First the bad news: Five miles from the end I crashed.
Next the good news: I set a personal record average speed of 20.2 mph for the 100 miles.
Last year I did this ride at 19.6 mph. It’s just about entirely flat, up the Natchez Trace parkway 50 miles and back again, so I knew it was my best bet for breaking the 20 mph mark. I got in with a pace line right at the beginning, and we made excellent time. There were seven of us at the turnaround point.
On the way back, a couple of guys dropped out when we passed one of the rest stops. At around 75 miles, two more guys dropped out, leaving just three of us. I was feeling pretty good up to about mile 80, when I started to get some soreness and cramping in my lower back muscles. Still, I knew we were well over 20 mph at that point, and I was determined to hold on.
Around 85 miles, I was in the back of the group of three, and the guy in front of me pulled out to the left and motioned me to come up. I asked if he was okay, and he said he was cramping. I told the leader, but he wasn’t inclined to slow up. I thought about it a moment, and decided that I was hurting too much to keep up with the lead guy, who had been clearly in better shape throughout the ride. I dropped back to help the other guy (who turns out to be named Steve).
I led for a good while at around 18 mph, and he recovered enough to pull in front and take a turn. We were heading into the wind on the way back, and even the very slight grades we were encountering were slowing us up a lot. As Steve said at one point, “I’m in survival mode here.” We kept trading the lead back and forth.
At about 95 miles, Steve pulled in front of me again. I don’t have a very clear memory of exactly what happened. It seems like when he pulled in, he cut it too close and his back wheel hit my front. In any case, I know our wheels hit, and suddenly I was out in the middle of the road falling flat on my right side.
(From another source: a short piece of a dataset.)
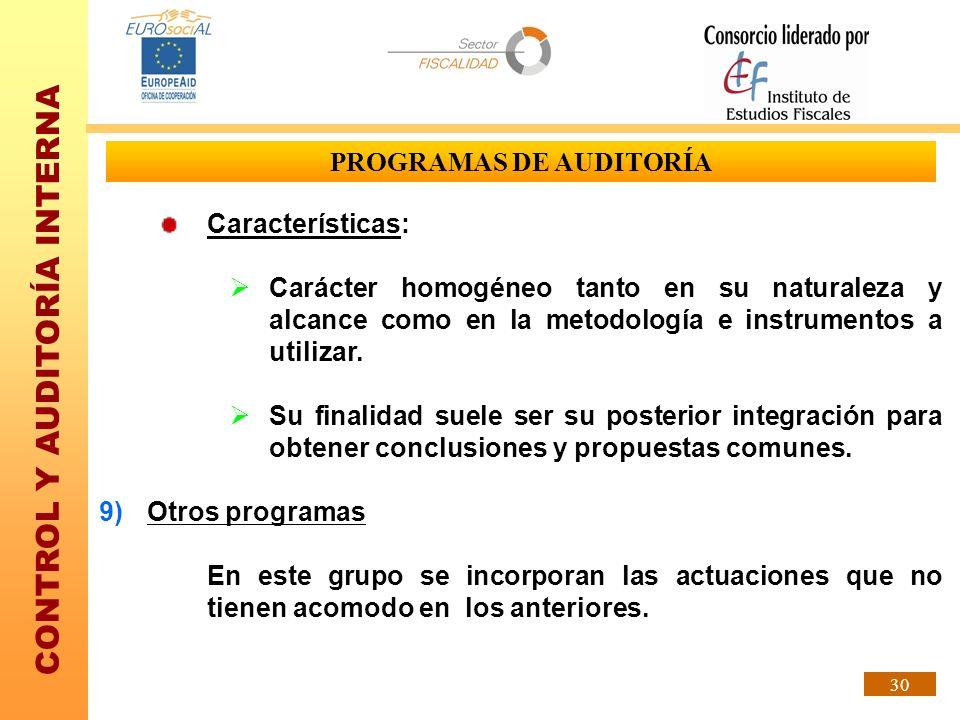 CONTROL Y AUDITORÍA INTERNA 30 PROGRAMAS DE AUDITORÍA Características: Carácter homogéneo tanto en su naturaleza y alcance como en la metodología e in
My right arm, shoulder, and hip hit first, and then my head hit the pavement hard. When I looked at my helment this morning, there was a crack all the way through on the right side. Steve came back immediately and helped me up, and my bike was okay to ride, so we hobbled on in the last five miles.
Actually, we started out slowly, but pretty soon I was able to get back up to a decent speed. Ralph and Gerry were there at the finish line to take my picture, and for someone with a serious road rash, I was feeling pretty good. Even better when I checked my average speed.